As Mr. Hinderaker points out later in his post, the Times did bring itself to speak recently about President Obama's budget. But before I give you the quote, I would ask that you do your homework in the graphs above. The picture I want to show you can be most easily seen in the second graph, which cumulates the yearly deficits for each President in a stacked bar. Thus President Obama's planned deficit for the first fiscal year in which he will be totally in control, the one beginning this next October 1, 2009, is the never-before-even-approached number of $1.752 trillion. It appears as the large orange slice at the top of Obama's bar. 

Now look at the bottom slice of Bush's bar (the bottom-most green one). That is the deficit he projected for the last fiscal year that he controlled (remember, we are talking about budgets, not actualities; President Bush gave the budget for the fiscal year beginning October 1, 2008 to Congress the previous January). It represents the huge sum (at that time, mind you) of $459 billion, as President Obama acknowledges in the first column of his summary Table S-1.
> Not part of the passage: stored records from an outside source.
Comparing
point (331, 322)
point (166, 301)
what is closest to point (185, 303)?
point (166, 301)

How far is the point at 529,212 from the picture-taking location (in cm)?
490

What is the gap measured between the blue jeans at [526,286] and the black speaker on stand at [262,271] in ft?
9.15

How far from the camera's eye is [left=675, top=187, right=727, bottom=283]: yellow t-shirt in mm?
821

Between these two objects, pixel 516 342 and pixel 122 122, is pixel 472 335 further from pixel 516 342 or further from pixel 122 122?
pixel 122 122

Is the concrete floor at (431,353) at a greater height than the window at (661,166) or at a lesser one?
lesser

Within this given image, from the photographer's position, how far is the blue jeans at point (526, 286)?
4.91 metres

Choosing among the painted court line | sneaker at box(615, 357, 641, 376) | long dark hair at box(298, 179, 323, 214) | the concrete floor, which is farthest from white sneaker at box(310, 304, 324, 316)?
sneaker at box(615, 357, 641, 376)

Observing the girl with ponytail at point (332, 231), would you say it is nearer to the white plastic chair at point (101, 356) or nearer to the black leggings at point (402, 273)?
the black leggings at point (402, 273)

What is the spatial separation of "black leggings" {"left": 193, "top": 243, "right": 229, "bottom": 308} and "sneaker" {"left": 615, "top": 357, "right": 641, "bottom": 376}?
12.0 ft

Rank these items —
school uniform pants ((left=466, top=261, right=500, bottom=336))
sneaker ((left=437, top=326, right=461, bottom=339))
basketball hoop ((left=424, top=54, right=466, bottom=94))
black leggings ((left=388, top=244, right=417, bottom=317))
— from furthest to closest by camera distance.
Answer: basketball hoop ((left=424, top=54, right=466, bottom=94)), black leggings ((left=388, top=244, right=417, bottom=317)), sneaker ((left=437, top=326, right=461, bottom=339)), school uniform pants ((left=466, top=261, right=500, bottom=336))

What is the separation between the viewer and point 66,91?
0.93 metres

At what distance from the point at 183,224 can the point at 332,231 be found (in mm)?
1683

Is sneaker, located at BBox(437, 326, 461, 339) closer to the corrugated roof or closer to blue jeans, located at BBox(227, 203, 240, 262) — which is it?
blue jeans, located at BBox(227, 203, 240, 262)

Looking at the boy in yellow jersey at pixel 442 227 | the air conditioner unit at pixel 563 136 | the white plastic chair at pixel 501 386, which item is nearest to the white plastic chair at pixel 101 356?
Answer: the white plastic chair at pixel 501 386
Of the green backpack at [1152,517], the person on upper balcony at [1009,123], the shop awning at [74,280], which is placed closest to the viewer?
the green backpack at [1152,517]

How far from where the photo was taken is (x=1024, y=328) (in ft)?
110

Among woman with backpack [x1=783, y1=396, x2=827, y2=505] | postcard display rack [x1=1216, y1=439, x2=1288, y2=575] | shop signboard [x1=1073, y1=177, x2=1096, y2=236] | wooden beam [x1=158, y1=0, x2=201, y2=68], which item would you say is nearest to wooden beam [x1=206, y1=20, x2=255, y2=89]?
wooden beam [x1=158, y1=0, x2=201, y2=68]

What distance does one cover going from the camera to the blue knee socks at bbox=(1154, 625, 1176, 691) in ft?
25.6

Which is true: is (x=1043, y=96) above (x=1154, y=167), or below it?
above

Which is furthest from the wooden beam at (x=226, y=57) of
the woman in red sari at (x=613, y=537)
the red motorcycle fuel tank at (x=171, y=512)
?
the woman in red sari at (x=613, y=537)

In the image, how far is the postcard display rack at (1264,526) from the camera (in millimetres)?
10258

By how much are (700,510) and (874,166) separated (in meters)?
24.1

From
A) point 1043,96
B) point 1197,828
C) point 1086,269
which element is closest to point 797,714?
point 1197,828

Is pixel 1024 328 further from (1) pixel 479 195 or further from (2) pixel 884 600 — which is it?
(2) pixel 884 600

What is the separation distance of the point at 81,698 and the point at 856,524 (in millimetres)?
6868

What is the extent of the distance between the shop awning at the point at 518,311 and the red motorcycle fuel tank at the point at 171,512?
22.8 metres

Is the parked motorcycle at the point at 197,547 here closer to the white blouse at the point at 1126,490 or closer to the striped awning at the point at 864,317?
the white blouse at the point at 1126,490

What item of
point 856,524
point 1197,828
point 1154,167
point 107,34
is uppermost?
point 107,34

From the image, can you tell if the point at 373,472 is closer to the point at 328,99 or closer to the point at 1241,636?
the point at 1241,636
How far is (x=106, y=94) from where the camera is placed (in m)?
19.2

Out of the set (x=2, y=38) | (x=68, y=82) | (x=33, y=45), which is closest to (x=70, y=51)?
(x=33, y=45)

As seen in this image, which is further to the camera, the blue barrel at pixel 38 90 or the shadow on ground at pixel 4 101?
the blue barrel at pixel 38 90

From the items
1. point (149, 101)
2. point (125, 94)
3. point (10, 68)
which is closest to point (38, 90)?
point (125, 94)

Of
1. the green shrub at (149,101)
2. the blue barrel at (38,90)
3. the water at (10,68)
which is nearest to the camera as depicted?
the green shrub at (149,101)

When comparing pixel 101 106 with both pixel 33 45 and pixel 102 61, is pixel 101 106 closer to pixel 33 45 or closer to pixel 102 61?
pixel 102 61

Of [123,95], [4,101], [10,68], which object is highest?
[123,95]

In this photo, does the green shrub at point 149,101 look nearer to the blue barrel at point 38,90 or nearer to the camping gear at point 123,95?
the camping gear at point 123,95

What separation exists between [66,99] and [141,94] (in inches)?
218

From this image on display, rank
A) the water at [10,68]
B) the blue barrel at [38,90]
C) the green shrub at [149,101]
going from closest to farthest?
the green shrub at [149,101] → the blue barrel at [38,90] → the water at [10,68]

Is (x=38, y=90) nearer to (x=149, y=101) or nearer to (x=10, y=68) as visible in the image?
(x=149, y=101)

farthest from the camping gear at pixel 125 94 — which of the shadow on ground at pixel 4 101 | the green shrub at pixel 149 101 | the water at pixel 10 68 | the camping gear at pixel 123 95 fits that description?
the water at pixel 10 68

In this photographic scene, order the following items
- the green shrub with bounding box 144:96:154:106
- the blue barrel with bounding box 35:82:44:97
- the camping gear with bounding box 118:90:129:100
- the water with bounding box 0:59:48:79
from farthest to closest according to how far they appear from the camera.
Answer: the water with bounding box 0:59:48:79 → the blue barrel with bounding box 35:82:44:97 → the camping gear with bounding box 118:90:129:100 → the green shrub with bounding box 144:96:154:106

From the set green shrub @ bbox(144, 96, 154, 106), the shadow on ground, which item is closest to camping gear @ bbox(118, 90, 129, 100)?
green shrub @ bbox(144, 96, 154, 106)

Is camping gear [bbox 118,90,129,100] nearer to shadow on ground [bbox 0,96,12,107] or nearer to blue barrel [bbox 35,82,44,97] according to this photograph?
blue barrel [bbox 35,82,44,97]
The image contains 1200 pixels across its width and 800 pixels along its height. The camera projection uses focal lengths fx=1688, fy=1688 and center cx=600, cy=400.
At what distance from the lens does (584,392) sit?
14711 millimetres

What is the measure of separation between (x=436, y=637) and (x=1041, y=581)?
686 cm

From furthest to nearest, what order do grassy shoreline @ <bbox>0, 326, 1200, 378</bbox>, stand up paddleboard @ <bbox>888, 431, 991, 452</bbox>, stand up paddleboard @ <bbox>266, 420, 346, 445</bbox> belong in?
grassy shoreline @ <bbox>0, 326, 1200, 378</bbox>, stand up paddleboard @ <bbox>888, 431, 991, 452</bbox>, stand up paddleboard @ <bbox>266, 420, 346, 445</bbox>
With that little bit of homework out of the way, you are ready now for what the Times wrote on its editorial page this last Friday (I have added the bold to the lie, because it is a bold lie):
President Obama’s first budget recognizes what most of Washington has been too scared or ideologically blind to admit: to recover from George W. Bush’s reckless economic policies, taxes must go up. Mr. Obama’s blueprint, released on Thursday, commits to cutting by more than two-thirds, by 2013, the $1.75 trillion budget deficit that Mr. Bush dumped on the nation.
Excuse me, Gray Lady? The $1.75 trillion budget deficit that who "dumped" on the nation---for the fiscal year beginning October 1, 2009?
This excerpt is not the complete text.